The dolphins, moreover, will be fed live fish from a farm off Leros instead of frozen fish, which is usually the case, in order to help them develop or maintain their natural hunting instincts and skills.
The enclosure will be used to host just six dolphins at first, and those that have been kept in captivity will be separated from the injured ones. The plan is to have the sanctuary up and running by next year, though there is still quite a bit to be done in terms of construction and permits. Its creators also envision something more than a shelter.
“We are hoping to create a center for innovative marine research, in cooperation with universities abroad. We are planning a number of projects beyond studies on dolphins, such as research on how seagrass meadows can help reverse the effects of climate change by absorbing carbon dioxide,” says Miliou, adding that special cameras and microphones will also be placed in the dolphin pool to record their vocalizations and interactions.
The lockdown in March and April served as a good opportunity for a team of 26 people to get the digital infrastructure up and running so that the sounds and images from the pool can be broadcast anywhere in the world.
“We have no intention of making the dolphins a tourist attraction,” stresses Miliou. “Visits will be very limited and by invitation only so that we do not disturb the dolphins. Scientists and students in related fields will have priority.”
Leipsi Mayor Fotis Mangos is excited about the project. “The municipal authority and the local community support the sanctuary and are working with the people behind it. We believe that it will have a positive impact on our small island, by attracting interest, creating jobs and protecting its natural environment,” he says.
Before the advent of Archipelagos, Vroulia was a wild patch of land that had no access to electricity, water or telephone networks. But what may have seemed like a disadvantage at first, ended up working in favor of the institute’s eco-friendly philosophy.

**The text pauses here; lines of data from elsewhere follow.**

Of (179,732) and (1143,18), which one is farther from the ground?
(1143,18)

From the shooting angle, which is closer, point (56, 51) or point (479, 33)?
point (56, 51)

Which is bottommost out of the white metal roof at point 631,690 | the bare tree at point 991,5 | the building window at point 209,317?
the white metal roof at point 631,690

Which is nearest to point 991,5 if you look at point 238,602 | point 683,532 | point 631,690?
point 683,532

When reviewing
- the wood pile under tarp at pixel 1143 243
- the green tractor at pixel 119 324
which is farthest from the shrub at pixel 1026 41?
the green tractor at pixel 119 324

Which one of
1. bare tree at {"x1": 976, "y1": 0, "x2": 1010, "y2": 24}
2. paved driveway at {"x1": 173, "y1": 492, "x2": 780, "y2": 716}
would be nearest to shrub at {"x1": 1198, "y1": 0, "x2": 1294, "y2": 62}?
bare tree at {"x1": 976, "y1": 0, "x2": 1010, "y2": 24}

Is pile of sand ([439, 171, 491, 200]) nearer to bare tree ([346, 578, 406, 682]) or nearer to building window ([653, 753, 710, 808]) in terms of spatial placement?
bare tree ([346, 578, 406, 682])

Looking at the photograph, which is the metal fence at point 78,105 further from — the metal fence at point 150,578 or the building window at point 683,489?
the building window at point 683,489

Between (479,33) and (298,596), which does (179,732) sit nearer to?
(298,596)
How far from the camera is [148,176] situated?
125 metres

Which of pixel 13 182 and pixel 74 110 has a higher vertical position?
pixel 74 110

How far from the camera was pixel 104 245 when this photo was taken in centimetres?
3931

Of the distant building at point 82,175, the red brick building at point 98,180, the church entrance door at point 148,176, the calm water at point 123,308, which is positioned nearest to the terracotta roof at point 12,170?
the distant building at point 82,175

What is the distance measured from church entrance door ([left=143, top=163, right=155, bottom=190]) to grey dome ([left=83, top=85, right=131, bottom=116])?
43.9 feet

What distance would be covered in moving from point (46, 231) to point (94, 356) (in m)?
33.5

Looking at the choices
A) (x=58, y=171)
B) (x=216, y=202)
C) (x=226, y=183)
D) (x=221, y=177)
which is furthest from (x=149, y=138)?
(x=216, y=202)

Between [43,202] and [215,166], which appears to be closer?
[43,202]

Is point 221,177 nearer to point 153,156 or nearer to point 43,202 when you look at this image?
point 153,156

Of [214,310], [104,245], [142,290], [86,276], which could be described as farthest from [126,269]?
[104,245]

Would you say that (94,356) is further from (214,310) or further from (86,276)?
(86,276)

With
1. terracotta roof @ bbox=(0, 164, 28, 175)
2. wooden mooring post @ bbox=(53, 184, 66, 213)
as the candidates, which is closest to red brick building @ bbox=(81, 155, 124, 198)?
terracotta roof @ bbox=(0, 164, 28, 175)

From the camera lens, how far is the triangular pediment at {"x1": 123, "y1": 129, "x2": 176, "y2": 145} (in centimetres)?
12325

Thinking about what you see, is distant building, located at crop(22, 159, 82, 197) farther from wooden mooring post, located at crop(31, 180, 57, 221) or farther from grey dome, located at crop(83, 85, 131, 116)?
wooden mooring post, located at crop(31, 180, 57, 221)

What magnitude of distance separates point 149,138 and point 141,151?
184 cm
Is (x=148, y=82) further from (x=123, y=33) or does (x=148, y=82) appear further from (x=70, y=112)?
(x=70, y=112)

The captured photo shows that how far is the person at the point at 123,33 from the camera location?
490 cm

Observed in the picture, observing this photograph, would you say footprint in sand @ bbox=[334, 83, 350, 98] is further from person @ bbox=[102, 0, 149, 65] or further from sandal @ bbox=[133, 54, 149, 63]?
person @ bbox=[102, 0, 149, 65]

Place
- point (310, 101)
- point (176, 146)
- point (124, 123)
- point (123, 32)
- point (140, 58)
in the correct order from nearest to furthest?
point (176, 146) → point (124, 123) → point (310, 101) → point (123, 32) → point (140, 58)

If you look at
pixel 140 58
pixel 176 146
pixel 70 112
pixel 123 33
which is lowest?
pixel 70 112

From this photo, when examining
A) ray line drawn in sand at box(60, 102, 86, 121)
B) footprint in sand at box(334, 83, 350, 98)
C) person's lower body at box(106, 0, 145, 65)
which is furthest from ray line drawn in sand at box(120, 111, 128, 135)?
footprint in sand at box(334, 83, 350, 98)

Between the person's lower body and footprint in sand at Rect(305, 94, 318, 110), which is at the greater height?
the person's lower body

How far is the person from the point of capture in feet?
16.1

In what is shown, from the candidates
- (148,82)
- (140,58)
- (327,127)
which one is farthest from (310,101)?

“We turned the problem to our advantage. We do not have, nor will we ever have, light or noise pollution,” explains Tsimbidis. “We wanted every one of our interventions to work toward the sanctuary’s holistic and autonomous operation. There’s no point in saving dolphins to the detriment of the environment. Therefore, power comes from photovoltaic panels on the roof and we have two generators that run on biodiesel produced locally and which we will only use in absolute emergencies. We collect rainwater and dew and treat it so it’s safe to drink, and we have also sunk a well and are working on a small desalination unit to clean its water. We even repaired an old rain collection tank we found here from the 1960s,” he says.